Para a monarquia portuguesa, a mudança representava a segurança territorial, mais a garantia de continuar explorando as riquezas brasileiras, fonte nada desprezível de sustento.
Os interesses da mudança
Essa história surgiu com o Tratado de Fontainebleau, assinado em 27 de julho de 1807 entre a França e a Espanha, conquistada por Napoleão. Os termos declaravam Portugal inexistente e dividiam seu território entre os conquistadores. Sua consolidação, contudo, dependia da operação militar empreendida pelo marechal Junot. A missão dele era tomar posse do país.
Apesar da decisão do monarca português de se mandar com a família para o Brasil, dom João VI poderia ter mobilizado seu exército para se defender das tropas napoleônicas. A primeira divisão do exército francês, que acampou nos arredores de Lisboa na noite do dia 29 de novembro, era composta por menos de 10 mil homens. Todos estavam famintos e esgotados, alguns doentes e outros ainda descalços e com as armas quebradas. Para a surpresa deles, tomaram Lisboa sem resistência popular.
O que Portugal fez para tentar impedir a invasão, meses antes, foi se manter neutro no embate entre o império francês e a Inglaterra. Napoleão exigia que Portugal prendesse os ingleses que morassem no reino e declarasse guerra - o que estava fora de cogitação. Portugal era uma nação dependente economicamente dos britânicos e de seus produtos manufaturados. Para preservar a monarquia, os portugueses preferiram então mudar para o lado dos ingleses.
Em 22 de outubro de 1807, um mês antes da fuga, o príncipe regente e o rei Jorge III, da Grã-Bretanha, acertaram o apoio da marinha inglesa à transferência da sede da monarquia portuguesa para o Brasil. Em troca, a Grã-Bretanha ganhava o direito de ocupar a ilha da Madeira.
A ida da corte para o Brasil não foi um projeto pensado de última hora, apesar do desespero lusitano. Além de ser um ato de salvação da monarquia, foi também uma hábil manobra comercial da Inglaterra.

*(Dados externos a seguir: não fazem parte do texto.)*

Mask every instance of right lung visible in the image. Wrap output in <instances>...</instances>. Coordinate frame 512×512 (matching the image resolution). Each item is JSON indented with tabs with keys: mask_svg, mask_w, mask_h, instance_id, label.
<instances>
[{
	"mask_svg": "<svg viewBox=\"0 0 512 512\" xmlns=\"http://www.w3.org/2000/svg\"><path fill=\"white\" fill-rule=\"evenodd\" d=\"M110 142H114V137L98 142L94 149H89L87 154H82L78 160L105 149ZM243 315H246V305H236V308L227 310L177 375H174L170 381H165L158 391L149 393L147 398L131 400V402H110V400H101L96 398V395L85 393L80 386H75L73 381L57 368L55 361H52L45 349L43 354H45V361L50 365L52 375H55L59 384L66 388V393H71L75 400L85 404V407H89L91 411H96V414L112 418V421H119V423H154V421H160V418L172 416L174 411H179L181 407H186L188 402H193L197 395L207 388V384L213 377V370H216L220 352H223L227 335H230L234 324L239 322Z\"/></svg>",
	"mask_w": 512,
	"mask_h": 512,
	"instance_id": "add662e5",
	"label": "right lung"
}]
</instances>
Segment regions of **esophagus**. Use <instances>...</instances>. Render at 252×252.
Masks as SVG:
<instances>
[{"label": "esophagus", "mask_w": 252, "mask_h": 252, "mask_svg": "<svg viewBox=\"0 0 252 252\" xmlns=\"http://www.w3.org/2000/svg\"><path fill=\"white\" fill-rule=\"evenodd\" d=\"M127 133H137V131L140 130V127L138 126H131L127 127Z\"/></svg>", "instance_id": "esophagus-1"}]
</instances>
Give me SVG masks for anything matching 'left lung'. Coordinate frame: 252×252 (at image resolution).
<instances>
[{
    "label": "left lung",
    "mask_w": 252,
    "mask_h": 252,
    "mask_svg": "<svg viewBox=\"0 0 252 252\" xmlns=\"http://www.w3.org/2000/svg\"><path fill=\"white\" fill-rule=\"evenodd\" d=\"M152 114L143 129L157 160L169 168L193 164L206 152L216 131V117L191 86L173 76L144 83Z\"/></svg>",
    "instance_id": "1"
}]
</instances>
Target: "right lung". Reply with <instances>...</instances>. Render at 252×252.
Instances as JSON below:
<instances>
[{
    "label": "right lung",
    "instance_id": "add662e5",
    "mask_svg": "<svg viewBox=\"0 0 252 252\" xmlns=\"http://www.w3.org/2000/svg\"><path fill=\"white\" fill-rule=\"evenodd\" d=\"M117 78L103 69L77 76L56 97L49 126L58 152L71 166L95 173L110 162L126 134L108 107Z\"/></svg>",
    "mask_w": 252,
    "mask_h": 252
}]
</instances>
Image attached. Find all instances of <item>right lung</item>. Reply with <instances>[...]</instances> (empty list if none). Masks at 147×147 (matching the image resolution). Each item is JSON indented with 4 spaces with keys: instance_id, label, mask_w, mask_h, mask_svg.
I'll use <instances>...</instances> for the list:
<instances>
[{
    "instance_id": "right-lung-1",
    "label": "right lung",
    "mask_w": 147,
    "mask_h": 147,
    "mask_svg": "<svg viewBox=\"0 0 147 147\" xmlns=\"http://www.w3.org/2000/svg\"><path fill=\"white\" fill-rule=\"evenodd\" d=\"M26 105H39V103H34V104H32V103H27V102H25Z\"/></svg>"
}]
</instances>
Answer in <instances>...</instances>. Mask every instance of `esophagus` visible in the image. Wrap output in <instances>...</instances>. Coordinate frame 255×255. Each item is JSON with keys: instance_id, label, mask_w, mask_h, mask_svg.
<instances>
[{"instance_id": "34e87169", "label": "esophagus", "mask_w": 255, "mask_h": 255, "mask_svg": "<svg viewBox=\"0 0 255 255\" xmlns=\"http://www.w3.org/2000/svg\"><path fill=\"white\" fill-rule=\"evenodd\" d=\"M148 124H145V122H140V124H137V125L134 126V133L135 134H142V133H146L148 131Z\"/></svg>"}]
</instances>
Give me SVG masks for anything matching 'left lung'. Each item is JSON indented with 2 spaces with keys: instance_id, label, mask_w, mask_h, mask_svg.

Os ingleses sabiam que a transferência da família real portuguesa permitiria a expansão comercial para o mercado do Atlântico Sul.
O estabelecimento da sede da monarquia por aqui criou as bases para a independência e a centralização do poder. "As regiões formadas no processo de colonização se realinharam diante de um governo central estabelecido", explica Márcia Berbel, professora do departamento de história da Universidade de São Paulo.
"A força da ligação dinástica marcou os projetos políticos nesse momento de crise e se perpetuou com a permanência do príncipe herdeiro e a formação do Império do Brasil." Houve mudanças geradas nas estruturas administrativa e social do país.
O monarca, que estabelecera na colônia o Reino Unido a Portugal e Algarves, voltou a Portugal em 1821 - já com o império napoleônico derrotado. No Brasil, a elite agrária dos proprietários de terra pressionou dom Pedro, filho de dom João VI, a romper definitivamente com Portugal - o que garantiu o êxito de nossa independência.